**Was zu tun ist**
Bitte beantworte anhand des Textes über den Prozess: Was hält die Mutter von Robert S. in der Hand, während sie den Zeugen zuhört?

**Bereitgestellter Text**
Dort, so sagen sie vor Gericht, überlegen sie, was sie mit Robert S. anfangen sollen. Für eine Ingewahrsamnahme in der Ausnüchterungszelle sei er, so glauben sie, nicht betrunken genug. Also entscheiden sie, ihn nach Hause nach Lübeck zu fahren. Der Einsatzleitstelle sagen sie nichts davon. Robert S. telefoniert unentwegt mit seinem Handy. Die Polizisten wollen nicht mitbekommen haben, dass er zweimal den Notruf ruft. Die Tonbandaufzeichnungen dazu sind bereits gelöscht, als sich die Staatsanwaltschaft Lübeck zu Ermittlungen entschließt.

Die Mutter von Robert S., eine schmale Frau in Schwarz, hält einen sehr kleinen Teddybären in der Hand, während sie den Zeugen zuhört. Neben ihr sitzen ihr Mann und ihre beiden Anwälte: Klaus Nentwig, ein sanfter Steuerfachanwalt aus Bad Schwartau, der die Anklage erzwungen hat, was selten gelingt, sowie der Hamburger Anwalt Johann Schwenn, der den Revisionsantrag erstellt hat und viel Kraft darauf verwendet, die eifrige Verteidigerin anzuschnauzen. Die Angeklagten wiederum werfen den Anwälten der Nebenklage Verwirrspiele vor. Man merkt, dass der Prozess wie auch die Medienberichte an ihren Nerven zerren. Und man merkt, dass sie in ihrem Berufsalltag sonst diejenigen sind, die Ansagen machen, statt Fragen zu beantworten.

**Verfügbare Daten**
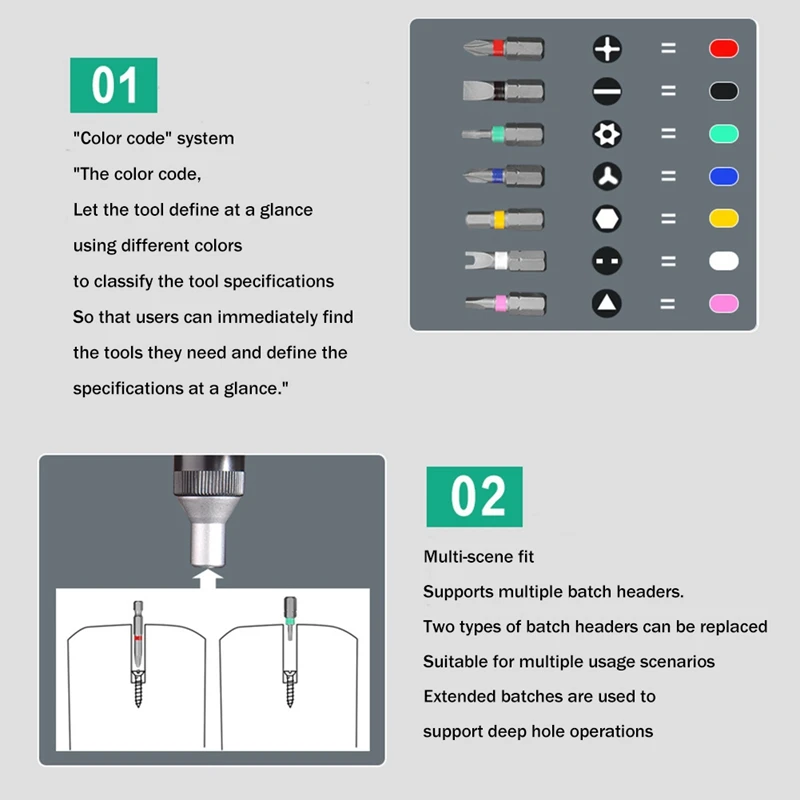 01

"Color code" system
"The color code,
Let the tool define at a glance
using different colors
to classify the tool specifications
So that users can immediately find
the tools they need and define the
specifications at a glance."

=
=
=
=
=
=
=

02

Multi-scene fit
Supports multiple batch headers.
Two types of batch headers can be replaced
Suitable for multiple usage scenarios
Extended batches are used to
support deep hole operations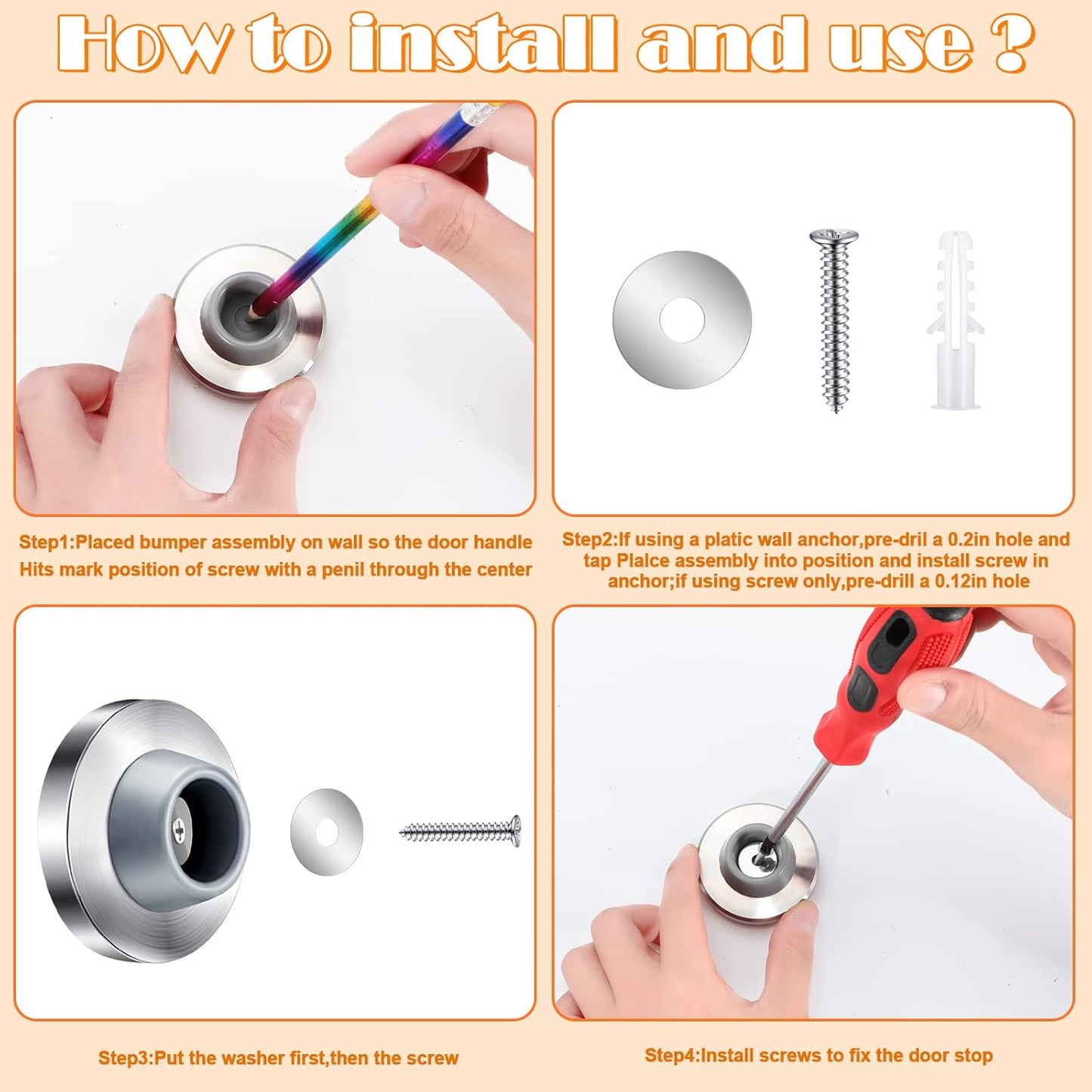 How to install and use ?

Step1:Placed bumper assembly on wall so the door handle Hits mark position of screw with a penil through the center

Step2:If using a platic wall anchor,pre-dril a 0.2in hole and tap Plalce assembly into position and install screw in anchor;if using screw only,pre-drill a 0.12in hole

Step3:Put the washer first,then the screw

Step4:Install screws to fix the door stop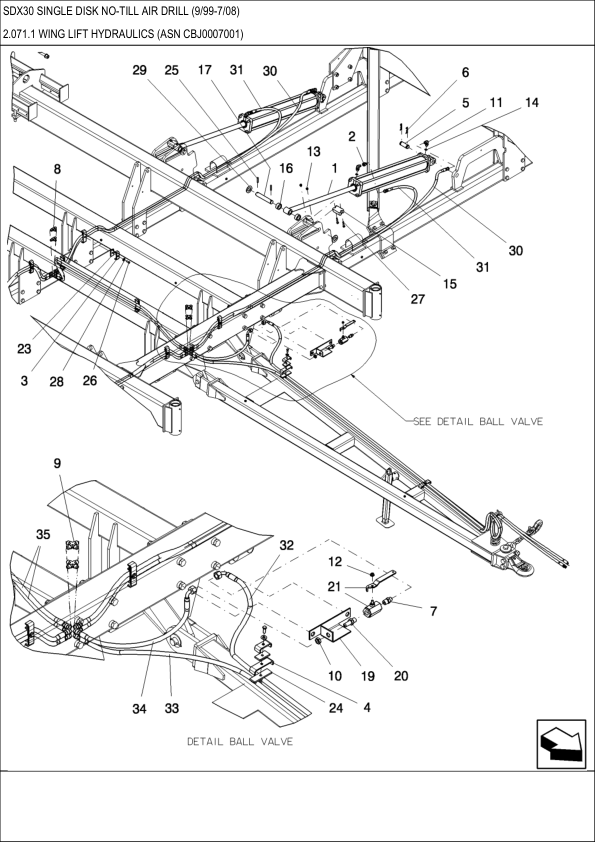 SDX30 SINGLE DISK NO-TILL AIR DRILL (9/99-7/08)

2.071.1 WING LIFT HYDRAULICS (ASN CBJ0007001)

29 25 17 31 30

6

5 11 14

2

13

8

16 1

30

31

15

27

23

3 28 26

SEE DETAIL BALL VALVE

9

35

32

12

21

7

10 19 20

34 33 24 4

DETAIL BALL VALVE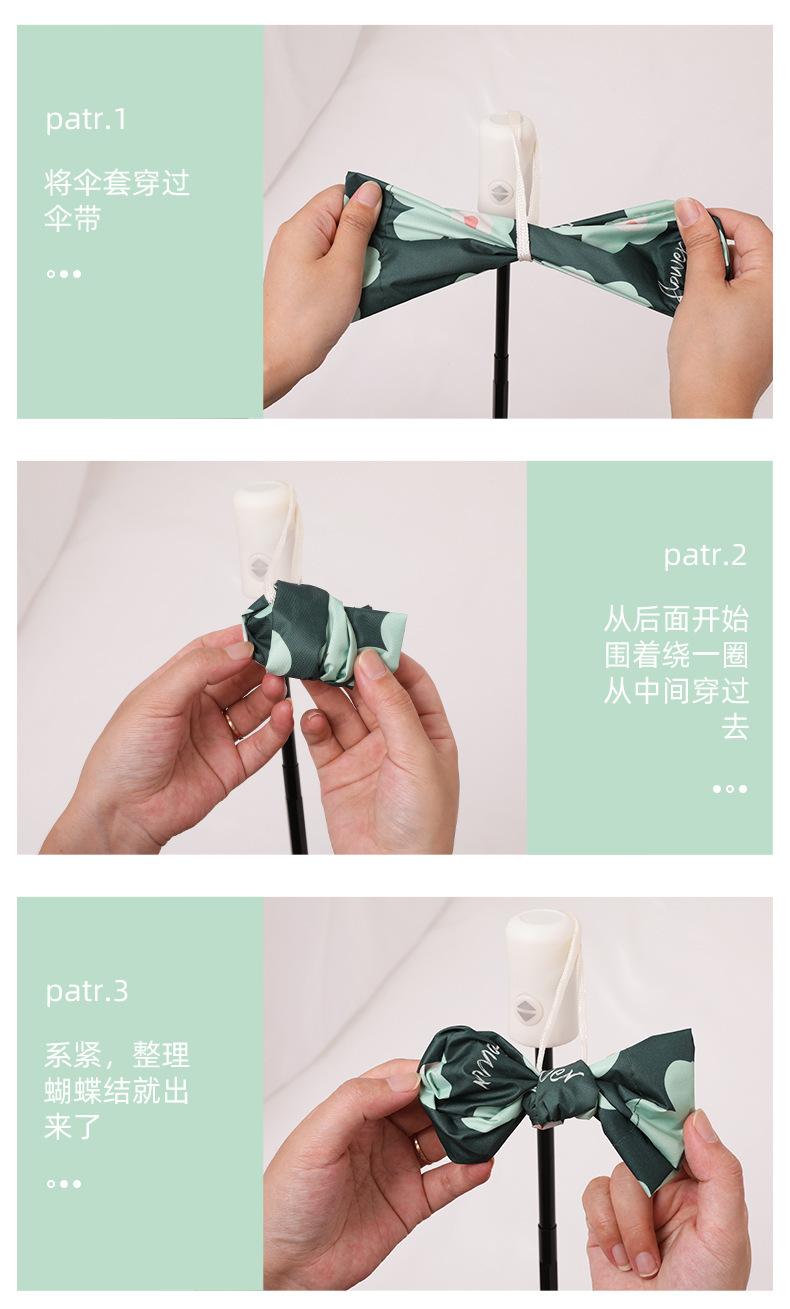 patr.1

将伞套穿过伞带

patr.2

从后面开始围着绕一圈从中间穿过去

patr.3

系紧，整理蝴蝶结就出来了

**Erledigte Aufgabe**
Einen sehr kleinen Teddybären.